■ Texte fourni:
╭──

En signalant parmi les caractères les plus remarquables de la religion védique la divinisation du sacrifice, de l'hymne, de la prière, nous avons montré qu'elle se rattache à la notion védique du sacrifice, des besoins auxquels sont assujettis les dévas, et que le sacrifice a pour objet de satisfaire, de la vie qu'ils puisent dans les offrandes et les prières rhythmées. Là est la source de la brillante fortune de Brahma. En plus d'un passage du Véda, on voit que la parole qui glorifie les divinités les fait croître, c'est-à-dire soutient et agrandit leur existence: «O Sôma, dit le chantre, nous te faisons croître par des hymnes, nous qui sommes habiles en discours! » Ailleurs le rishi qui invoque le terrible Roudra lui présente l'offrande de son chant en ces termes : « Pour le père des Maroutas, Roudra, est prononcé cet hymne plus doux que les doux chants, lui portant accroissement!» « Evidemment, dit M. Nève, il y a ici autre chose que l'hommage tout intellectuel rendu aux dieux par les mortels dans des accents d'adoration et de louange. Les Dévas se nourrissent, se rassasient d'hymnes et de cantiques, comme ils le font des largesses du sacrificateur; s'ils envoient la chaleur et l'abondance aux hommes, il est vrai de dire que les invocations des hommes sont l'aliment de

leur grandeur céleste, et l'on pourrait leur appliquer le vers bien connu de Théocrite, selon lequel les hymnes sont les récompenses des immortels eux-mémes (ὕμνοι δὲ καὶ ἀθανάτων γέρας AUTOV)..... Dans la pensée des Aryas, la première force des êtres divins réside dans la prière, brahma, dans la parole qui sort de la bouche du sacrificateur pendant l'acte sacré; le complément de leur force est, d'autre part, dans l'offrande qui soutient la vie organique, dans la nourriture qui accroît l'ampleur des corps, et cette offrande nourricière portera le même nom de brahma, qui répond à la même notion de croissance. » (1). Qu'y a-t-il d'étonnant à ce que ce principe de la vie et de la croissance divines soit devenu la substance commune des dieux et de tous les êtres ? Ajoutons que par l'effet de la civilisation naissante, qui séparait les emplois, les sacrificateurs étaient devenus, sous le nom de brahmanes, un corps sacerdotal; que ces hommes de la prière avaient en main le Dieu nouveau, qu'ils s'élevaient avec lui, que son règne fondait leur règne. Il est permis de croire qu'ils n'ont pas peu contribué à lui subordonner, à lui sacrifier les Dieux fluides et peu consistants des vieux mythes. « Aux anciens rishis, poëtes et sacrificateurs de tribus, dit M. Renouvier, avaient succédé sans révolution, et par le fait de l'hérédité naturelle de la fonction prophétique dans quelques familles, ces brahmanes fameux pour lesquels la religion fut une profession. Les traditions et les cérémonies étaient dans leurs mains; ils les conservaient et ils les transformaient. Or le nom adopté par ces pères du dogme signifiait la prière, le rite, le sacrifice, et s'étendait dans un sens physique à l'idée de production, dans un sens moral à celle d'élévation et de sainteté. Ils durent le préférer à tout autre pour symboliser la notion de l'origine et de l'essence des êtres, et de la révélation divine, et de la religion (2). >>

(1) Essai sur le mythe des Ribhavas, p. 113, 114.

╰──

■ Tâche à réaliser: Prolongez le texte ci-dessus sur Brahma et la religion védique en reprenant après la citation de M. Renouvier qui clôt son développement.

Questions spatiales liées à des images

╭──

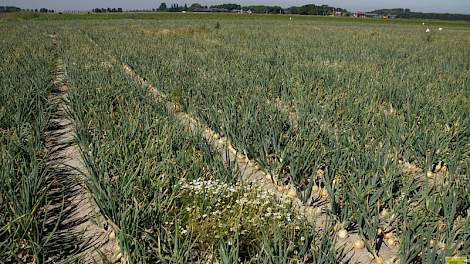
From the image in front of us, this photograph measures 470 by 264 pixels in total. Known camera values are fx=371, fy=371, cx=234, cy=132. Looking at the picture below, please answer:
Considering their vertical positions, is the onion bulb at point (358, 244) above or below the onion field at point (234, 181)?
below

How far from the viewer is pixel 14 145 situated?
344cm

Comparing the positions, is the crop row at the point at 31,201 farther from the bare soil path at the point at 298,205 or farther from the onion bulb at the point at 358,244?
the onion bulb at the point at 358,244

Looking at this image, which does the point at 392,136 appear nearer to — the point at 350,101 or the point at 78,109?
the point at 350,101

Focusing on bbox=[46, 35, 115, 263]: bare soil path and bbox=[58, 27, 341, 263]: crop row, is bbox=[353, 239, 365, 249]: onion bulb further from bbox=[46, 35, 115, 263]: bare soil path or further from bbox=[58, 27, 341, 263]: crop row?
bbox=[46, 35, 115, 263]: bare soil path

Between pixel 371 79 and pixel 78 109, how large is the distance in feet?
17.1

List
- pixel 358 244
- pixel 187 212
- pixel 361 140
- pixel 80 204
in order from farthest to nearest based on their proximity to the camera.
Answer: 1. pixel 361 140
2. pixel 80 204
3. pixel 187 212
4. pixel 358 244

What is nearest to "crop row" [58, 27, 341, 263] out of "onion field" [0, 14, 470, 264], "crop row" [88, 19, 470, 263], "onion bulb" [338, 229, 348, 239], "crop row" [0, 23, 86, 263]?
"onion field" [0, 14, 470, 264]

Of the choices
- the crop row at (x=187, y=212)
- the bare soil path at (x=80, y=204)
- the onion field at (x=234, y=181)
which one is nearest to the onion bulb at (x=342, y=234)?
the onion field at (x=234, y=181)

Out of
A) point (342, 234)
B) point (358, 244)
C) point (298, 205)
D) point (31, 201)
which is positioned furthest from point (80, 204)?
point (358, 244)

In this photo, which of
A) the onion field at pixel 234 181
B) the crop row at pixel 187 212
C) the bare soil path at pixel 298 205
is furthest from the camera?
the bare soil path at pixel 298 205

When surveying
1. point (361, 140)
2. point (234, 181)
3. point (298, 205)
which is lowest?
point (298, 205)

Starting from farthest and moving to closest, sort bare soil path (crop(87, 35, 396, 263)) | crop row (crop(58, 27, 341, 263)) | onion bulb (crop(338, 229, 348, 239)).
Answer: onion bulb (crop(338, 229, 348, 239)) < bare soil path (crop(87, 35, 396, 263)) < crop row (crop(58, 27, 341, 263))

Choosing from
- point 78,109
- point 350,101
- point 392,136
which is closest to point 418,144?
point 392,136

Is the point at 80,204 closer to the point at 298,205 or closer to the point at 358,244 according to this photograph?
the point at 298,205
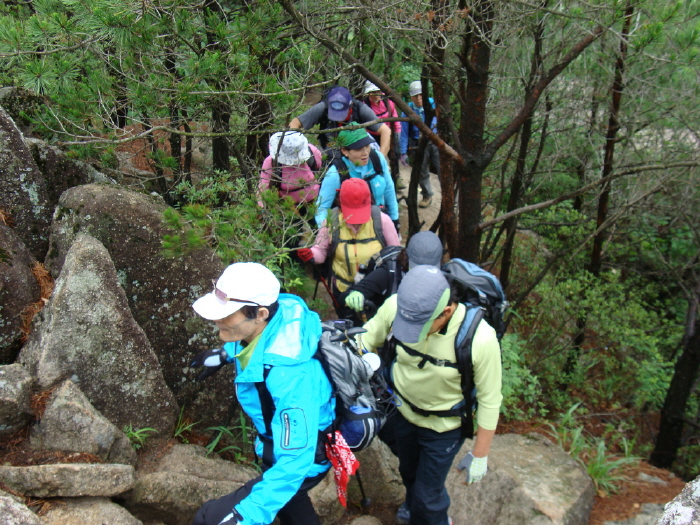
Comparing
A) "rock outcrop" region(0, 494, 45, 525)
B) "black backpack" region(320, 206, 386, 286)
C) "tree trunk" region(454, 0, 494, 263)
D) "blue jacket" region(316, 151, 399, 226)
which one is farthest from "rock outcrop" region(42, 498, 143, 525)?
"tree trunk" region(454, 0, 494, 263)

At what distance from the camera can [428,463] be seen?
3.32 metres

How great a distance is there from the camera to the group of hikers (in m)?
2.37

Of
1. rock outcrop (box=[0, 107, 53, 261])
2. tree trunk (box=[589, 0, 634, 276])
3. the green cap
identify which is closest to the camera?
rock outcrop (box=[0, 107, 53, 261])

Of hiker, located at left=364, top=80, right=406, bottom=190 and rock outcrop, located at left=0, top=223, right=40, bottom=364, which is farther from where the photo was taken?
hiker, located at left=364, top=80, right=406, bottom=190

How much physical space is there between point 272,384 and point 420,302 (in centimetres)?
90

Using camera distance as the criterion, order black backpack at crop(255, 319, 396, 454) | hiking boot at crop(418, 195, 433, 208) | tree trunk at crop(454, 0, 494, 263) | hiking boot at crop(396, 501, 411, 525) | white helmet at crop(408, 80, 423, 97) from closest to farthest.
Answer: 1. black backpack at crop(255, 319, 396, 454)
2. hiking boot at crop(396, 501, 411, 525)
3. tree trunk at crop(454, 0, 494, 263)
4. white helmet at crop(408, 80, 423, 97)
5. hiking boot at crop(418, 195, 433, 208)

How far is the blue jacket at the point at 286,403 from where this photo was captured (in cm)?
230

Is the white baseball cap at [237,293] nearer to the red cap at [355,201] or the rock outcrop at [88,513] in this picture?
the rock outcrop at [88,513]

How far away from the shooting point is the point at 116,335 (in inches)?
139

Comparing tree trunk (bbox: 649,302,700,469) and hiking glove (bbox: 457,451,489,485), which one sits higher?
hiking glove (bbox: 457,451,489,485)

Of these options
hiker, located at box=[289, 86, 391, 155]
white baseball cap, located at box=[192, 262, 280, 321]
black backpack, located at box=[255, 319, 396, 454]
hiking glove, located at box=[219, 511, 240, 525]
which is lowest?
hiking glove, located at box=[219, 511, 240, 525]

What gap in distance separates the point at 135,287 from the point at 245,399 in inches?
73.0

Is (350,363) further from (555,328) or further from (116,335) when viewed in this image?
(555,328)

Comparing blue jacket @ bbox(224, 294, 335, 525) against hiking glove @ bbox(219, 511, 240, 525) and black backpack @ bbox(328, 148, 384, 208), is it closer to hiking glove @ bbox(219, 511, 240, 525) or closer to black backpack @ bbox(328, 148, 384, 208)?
hiking glove @ bbox(219, 511, 240, 525)
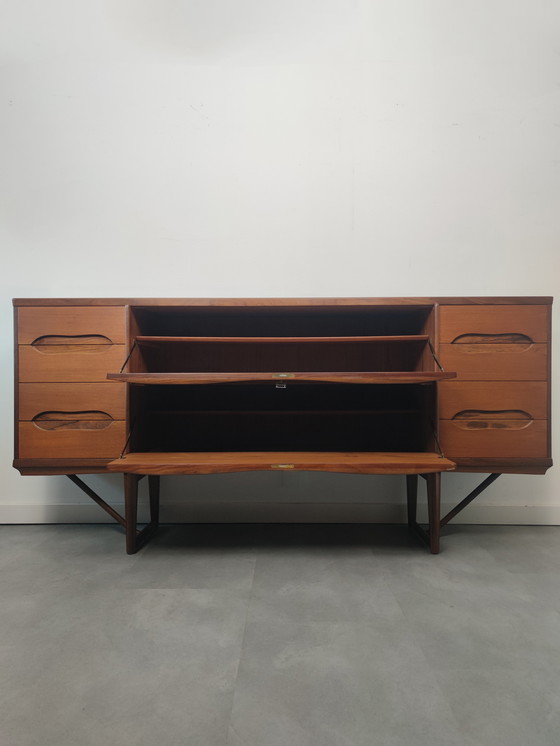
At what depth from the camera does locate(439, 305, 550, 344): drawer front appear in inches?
60.9

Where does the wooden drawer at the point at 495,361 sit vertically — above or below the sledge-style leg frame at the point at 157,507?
above

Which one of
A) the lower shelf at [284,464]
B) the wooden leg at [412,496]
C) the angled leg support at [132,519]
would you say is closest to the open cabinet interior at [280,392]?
the wooden leg at [412,496]

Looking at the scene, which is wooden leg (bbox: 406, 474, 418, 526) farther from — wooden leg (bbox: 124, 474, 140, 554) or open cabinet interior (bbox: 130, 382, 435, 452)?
wooden leg (bbox: 124, 474, 140, 554)

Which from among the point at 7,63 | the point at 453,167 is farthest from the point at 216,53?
the point at 453,167

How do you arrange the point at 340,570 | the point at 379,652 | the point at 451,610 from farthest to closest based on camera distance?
the point at 340,570 → the point at 451,610 → the point at 379,652

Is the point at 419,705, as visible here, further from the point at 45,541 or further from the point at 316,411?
the point at 45,541

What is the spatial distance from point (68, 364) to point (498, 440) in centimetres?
176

╰──

■ Réponse de l'exercice:
(2) Essais de critique générale. Introduction à la philosophie analytique de l'histoire, p. 394.

IV.

Nous avons remarqué plus haut que, chez les Aryens Hindous, la personnification mythologique, s'arrêtant à sa première phase, ne tarda pas à être absorbée par le panthéisme, auquel elle ne présentait aucune résistance, tandis que chez les Aryens Grecs, elle put rapidement atteindre le terme naturel de son développement, l'anthropomorphisme. Cette différence dans l'histoire religieuse des deux peuples est bien digne d'attention et veut être mise en lumière. Nous n'avons pas besoin de dire qu'elle ne s'accorde ni avec les théories régnantes de déterminisme ethnique, ni avec les systèmes qui prétendent assigner une voie unique et nécessaire à l'évolution mentale de l'humanité (1).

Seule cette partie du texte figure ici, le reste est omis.